AIM OF THE EXERCISE
Each line of the data must be written out again verbatim; no image belongs in the copy.

GIVEN MATERIAL
-------
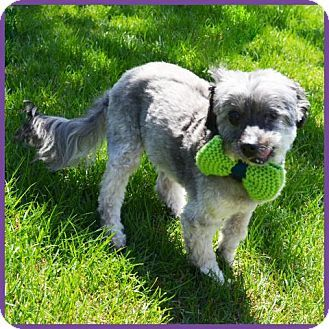 Excelsior Mn Shih Tzu Poodle Miniature Mix Meet Sweetie Ii A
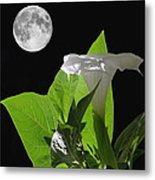 Full Moon Flower Metal Print by Angie Vogel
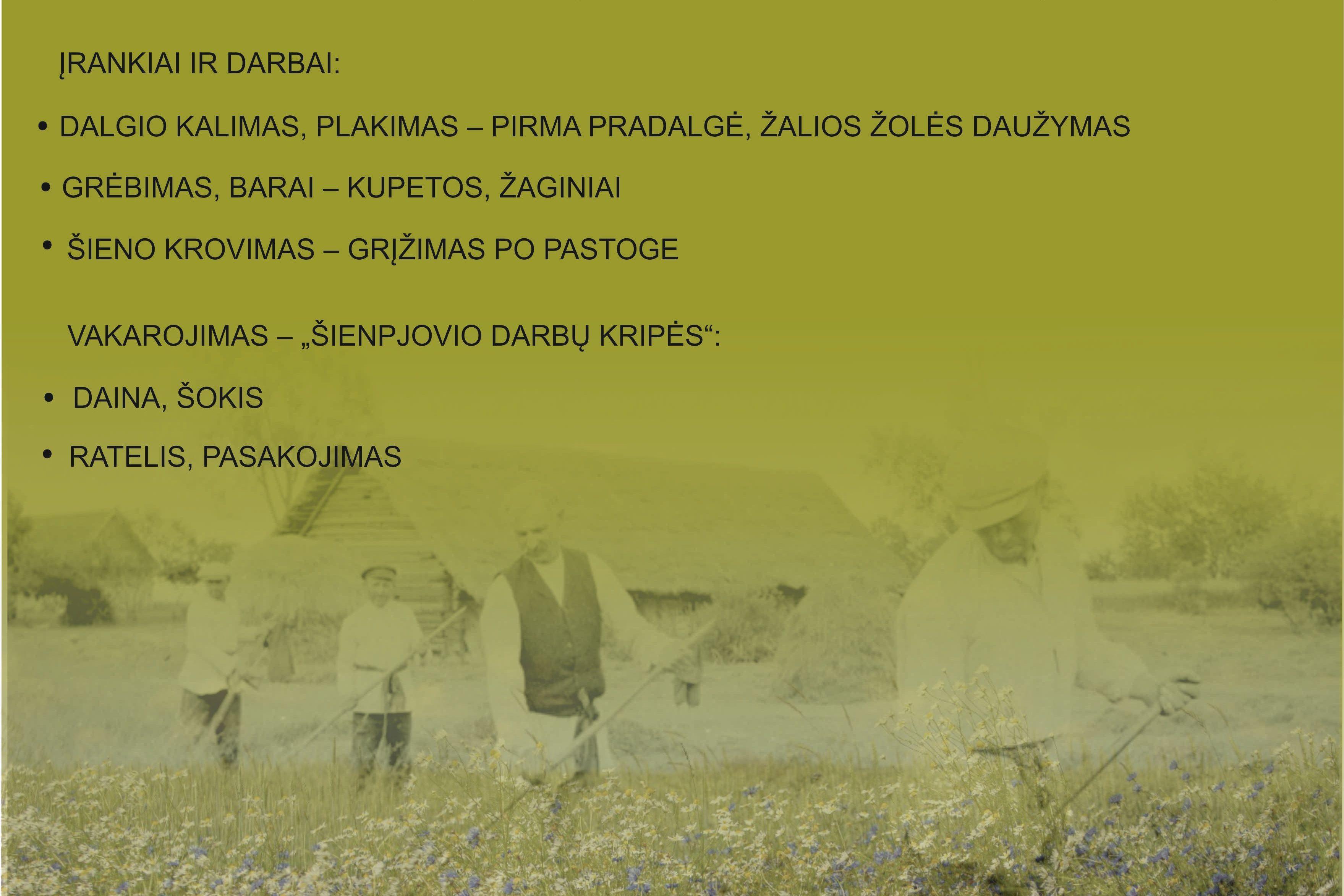 Virtualus etnografinių regionų folkloro festivalis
-------
EXPECTED OUTPUT
 Excelsior Mn Shih Tzu Poodle Miniature Mix Meet Sweetie Ii A
 Full Moon Flower Metal Print by Angie Vogel
 Virtualus etnografinių regionų folkloro festivalis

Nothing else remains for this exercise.